May 292013
 
 May 29, 2013  U.S., Youth & Schools

CORRECTION: This appears to be Batavia, Illinois, not the Batavia in New York.

Susan Sarkauskas reports on a case in Batavia, New York that raises some important questions:

A Batavia High School teacher’s fans are rallying to support him as he faces possible discipline for advising students of their Constitutional rights before taking a school survey on their behavior.

They’ve been collecting signatures on an online petition, passing the word on Facebook, sending letters to the school board, and planning to speak at Tuesday’s school board meeting.

Students and parents have praised his ability to interest reluctant students in history and current affairs.

But John Dryden said he’s not the point. He wants people to focus on the issue he raised: Whether school officials considered that students could incriminate themselves with their answers to the survey that included questions about drug and alcohol use.

Read more on Daily Herald.

We need more details on what, exactly, the parents were told about the contents of the survey – including whether they were told that their children’s responses would be stored for future use and comparison.  And in those states who might be sharing data with entities designated as “school officials,” were parents told specifically who would have access to their children’s sensitive information? Were they told if data would be stored only locally or in the cloud?

Although the teacher used it as a moment to teach the 5th Amendment right against self-incrimination, what privacy rights do students have if their parents have not opted them out of a district or school survey? Does a student have the right to say, “This is too personal. I decline to answer?”

And if you don’t know whether your children have the right to (safely) refuse, whom will you ask?

 

  2 Responses to “Warning lands Batavia teacher in hot water (CORRECTED)”

  1. The school district I work in does a similar survey each year at the junior high. No one is required to fill them out and the students are told specifically to not put their names on it. I’m sure if you really wanted to, you could sort through it all and match penmanship, but everyone in our district is far too lazy to do that. Our school also doesn’t keep the papers after the data has been collated. They are shredded and the paper is recycled. While the final graphs and totals are compared year to year, there isn’t a way to identify students from the survey.
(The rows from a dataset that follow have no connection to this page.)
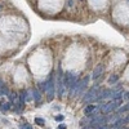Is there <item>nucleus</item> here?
<instances>
[{
	"instance_id": "obj_11",
	"label": "nucleus",
	"mask_w": 129,
	"mask_h": 129,
	"mask_svg": "<svg viewBox=\"0 0 129 129\" xmlns=\"http://www.w3.org/2000/svg\"><path fill=\"white\" fill-rule=\"evenodd\" d=\"M94 110H95V106H93V105H89V106H87V107H85L84 114H85V115H89V114H92Z\"/></svg>"
},
{
	"instance_id": "obj_13",
	"label": "nucleus",
	"mask_w": 129,
	"mask_h": 129,
	"mask_svg": "<svg viewBox=\"0 0 129 129\" xmlns=\"http://www.w3.org/2000/svg\"><path fill=\"white\" fill-rule=\"evenodd\" d=\"M126 111H129V102L125 106L119 107V109H117V114H123V112H126Z\"/></svg>"
},
{
	"instance_id": "obj_8",
	"label": "nucleus",
	"mask_w": 129,
	"mask_h": 129,
	"mask_svg": "<svg viewBox=\"0 0 129 129\" xmlns=\"http://www.w3.org/2000/svg\"><path fill=\"white\" fill-rule=\"evenodd\" d=\"M18 98H19V105L23 106V105H25V101H26V98H27V90H21Z\"/></svg>"
},
{
	"instance_id": "obj_12",
	"label": "nucleus",
	"mask_w": 129,
	"mask_h": 129,
	"mask_svg": "<svg viewBox=\"0 0 129 129\" xmlns=\"http://www.w3.org/2000/svg\"><path fill=\"white\" fill-rule=\"evenodd\" d=\"M12 102H4V103H2V109L4 110V111H7V110H10V109H12Z\"/></svg>"
},
{
	"instance_id": "obj_6",
	"label": "nucleus",
	"mask_w": 129,
	"mask_h": 129,
	"mask_svg": "<svg viewBox=\"0 0 129 129\" xmlns=\"http://www.w3.org/2000/svg\"><path fill=\"white\" fill-rule=\"evenodd\" d=\"M103 70H105V67H103V64H98L95 69H94V71H93V75H92V78L93 79H98L101 75L103 74Z\"/></svg>"
},
{
	"instance_id": "obj_3",
	"label": "nucleus",
	"mask_w": 129,
	"mask_h": 129,
	"mask_svg": "<svg viewBox=\"0 0 129 129\" xmlns=\"http://www.w3.org/2000/svg\"><path fill=\"white\" fill-rule=\"evenodd\" d=\"M98 93H100V88L95 85V87H93L90 90H88L87 93H85V97L83 98V102L90 103V102L97 101V98H98Z\"/></svg>"
},
{
	"instance_id": "obj_2",
	"label": "nucleus",
	"mask_w": 129,
	"mask_h": 129,
	"mask_svg": "<svg viewBox=\"0 0 129 129\" xmlns=\"http://www.w3.org/2000/svg\"><path fill=\"white\" fill-rule=\"evenodd\" d=\"M121 103H123V98H120V100H112L109 103H102L101 105V111L103 114H110V112H112V111L119 109V107L121 106Z\"/></svg>"
},
{
	"instance_id": "obj_19",
	"label": "nucleus",
	"mask_w": 129,
	"mask_h": 129,
	"mask_svg": "<svg viewBox=\"0 0 129 129\" xmlns=\"http://www.w3.org/2000/svg\"><path fill=\"white\" fill-rule=\"evenodd\" d=\"M123 97H124L125 100H129V92H128V93H124V95H123Z\"/></svg>"
},
{
	"instance_id": "obj_16",
	"label": "nucleus",
	"mask_w": 129,
	"mask_h": 129,
	"mask_svg": "<svg viewBox=\"0 0 129 129\" xmlns=\"http://www.w3.org/2000/svg\"><path fill=\"white\" fill-rule=\"evenodd\" d=\"M35 123L38 124V125H45V121H44V119H40V117H36V119H35Z\"/></svg>"
},
{
	"instance_id": "obj_4",
	"label": "nucleus",
	"mask_w": 129,
	"mask_h": 129,
	"mask_svg": "<svg viewBox=\"0 0 129 129\" xmlns=\"http://www.w3.org/2000/svg\"><path fill=\"white\" fill-rule=\"evenodd\" d=\"M63 75H62V69L58 67V75H57V83H56V87H57V94L58 97L63 95V92H64V85H63Z\"/></svg>"
},
{
	"instance_id": "obj_1",
	"label": "nucleus",
	"mask_w": 129,
	"mask_h": 129,
	"mask_svg": "<svg viewBox=\"0 0 129 129\" xmlns=\"http://www.w3.org/2000/svg\"><path fill=\"white\" fill-rule=\"evenodd\" d=\"M54 81H53V76L49 78V80H47L45 83L40 84V88L44 90L48 95V101H53V98H54Z\"/></svg>"
},
{
	"instance_id": "obj_21",
	"label": "nucleus",
	"mask_w": 129,
	"mask_h": 129,
	"mask_svg": "<svg viewBox=\"0 0 129 129\" xmlns=\"http://www.w3.org/2000/svg\"><path fill=\"white\" fill-rule=\"evenodd\" d=\"M72 5V0H69V2H67V7H71Z\"/></svg>"
},
{
	"instance_id": "obj_24",
	"label": "nucleus",
	"mask_w": 129,
	"mask_h": 129,
	"mask_svg": "<svg viewBox=\"0 0 129 129\" xmlns=\"http://www.w3.org/2000/svg\"><path fill=\"white\" fill-rule=\"evenodd\" d=\"M0 10H2V5H0Z\"/></svg>"
},
{
	"instance_id": "obj_7",
	"label": "nucleus",
	"mask_w": 129,
	"mask_h": 129,
	"mask_svg": "<svg viewBox=\"0 0 129 129\" xmlns=\"http://www.w3.org/2000/svg\"><path fill=\"white\" fill-rule=\"evenodd\" d=\"M123 95H124V90L120 88V89H117V90H115V92L112 93L111 98H112V100H120V98H123Z\"/></svg>"
},
{
	"instance_id": "obj_5",
	"label": "nucleus",
	"mask_w": 129,
	"mask_h": 129,
	"mask_svg": "<svg viewBox=\"0 0 129 129\" xmlns=\"http://www.w3.org/2000/svg\"><path fill=\"white\" fill-rule=\"evenodd\" d=\"M88 83H89V76H85L81 81L79 80V84H78L76 90H75V94H74V95H81V94L84 93V90L87 89Z\"/></svg>"
},
{
	"instance_id": "obj_10",
	"label": "nucleus",
	"mask_w": 129,
	"mask_h": 129,
	"mask_svg": "<svg viewBox=\"0 0 129 129\" xmlns=\"http://www.w3.org/2000/svg\"><path fill=\"white\" fill-rule=\"evenodd\" d=\"M32 94H34V100H35V102L39 103V102L41 101V94H40V92H39L38 89H32Z\"/></svg>"
},
{
	"instance_id": "obj_23",
	"label": "nucleus",
	"mask_w": 129,
	"mask_h": 129,
	"mask_svg": "<svg viewBox=\"0 0 129 129\" xmlns=\"http://www.w3.org/2000/svg\"><path fill=\"white\" fill-rule=\"evenodd\" d=\"M2 87H4V85H3V81L0 80V88H2Z\"/></svg>"
},
{
	"instance_id": "obj_22",
	"label": "nucleus",
	"mask_w": 129,
	"mask_h": 129,
	"mask_svg": "<svg viewBox=\"0 0 129 129\" xmlns=\"http://www.w3.org/2000/svg\"><path fill=\"white\" fill-rule=\"evenodd\" d=\"M58 128H61V129H64V128H66V125H64V124H59V126Z\"/></svg>"
},
{
	"instance_id": "obj_15",
	"label": "nucleus",
	"mask_w": 129,
	"mask_h": 129,
	"mask_svg": "<svg viewBox=\"0 0 129 129\" xmlns=\"http://www.w3.org/2000/svg\"><path fill=\"white\" fill-rule=\"evenodd\" d=\"M17 97H18V95H17L16 93H9V101L12 102V103H14L16 100H17Z\"/></svg>"
},
{
	"instance_id": "obj_18",
	"label": "nucleus",
	"mask_w": 129,
	"mask_h": 129,
	"mask_svg": "<svg viewBox=\"0 0 129 129\" xmlns=\"http://www.w3.org/2000/svg\"><path fill=\"white\" fill-rule=\"evenodd\" d=\"M21 128H22V129H31L32 126L30 125V124H23L22 126H21Z\"/></svg>"
},
{
	"instance_id": "obj_9",
	"label": "nucleus",
	"mask_w": 129,
	"mask_h": 129,
	"mask_svg": "<svg viewBox=\"0 0 129 129\" xmlns=\"http://www.w3.org/2000/svg\"><path fill=\"white\" fill-rule=\"evenodd\" d=\"M124 124H125V120H124V119H117V120H116L115 123H112L109 128H121Z\"/></svg>"
},
{
	"instance_id": "obj_17",
	"label": "nucleus",
	"mask_w": 129,
	"mask_h": 129,
	"mask_svg": "<svg viewBox=\"0 0 129 129\" xmlns=\"http://www.w3.org/2000/svg\"><path fill=\"white\" fill-rule=\"evenodd\" d=\"M63 119H64L63 115H57V116H56V120H57V121H62Z\"/></svg>"
},
{
	"instance_id": "obj_20",
	"label": "nucleus",
	"mask_w": 129,
	"mask_h": 129,
	"mask_svg": "<svg viewBox=\"0 0 129 129\" xmlns=\"http://www.w3.org/2000/svg\"><path fill=\"white\" fill-rule=\"evenodd\" d=\"M124 120H125V124H126V123H129V115H128L126 117H124Z\"/></svg>"
},
{
	"instance_id": "obj_14",
	"label": "nucleus",
	"mask_w": 129,
	"mask_h": 129,
	"mask_svg": "<svg viewBox=\"0 0 129 129\" xmlns=\"http://www.w3.org/2000/svg\"><path fill=\"white\" fill-rule=\"evenodd\" d=\"M117 80H119V75H111V76L109 78V84H115Z\"/></svg>"
}]
</instances>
    I know that one of the things they do with the results is to gauge what types of speakers the school will concentrate on bringing in (don’t do drugs, safe sex, bullying, etc) and how to better combat whatever is the biggest concern amongst the students.

    • Sounds like your district does a decent job of this. But we need more info about this district/school. Did the instructions tell the students they didn’t have to complete it? And if they’re keeping identified responses over the years to track/compare, that’s risky.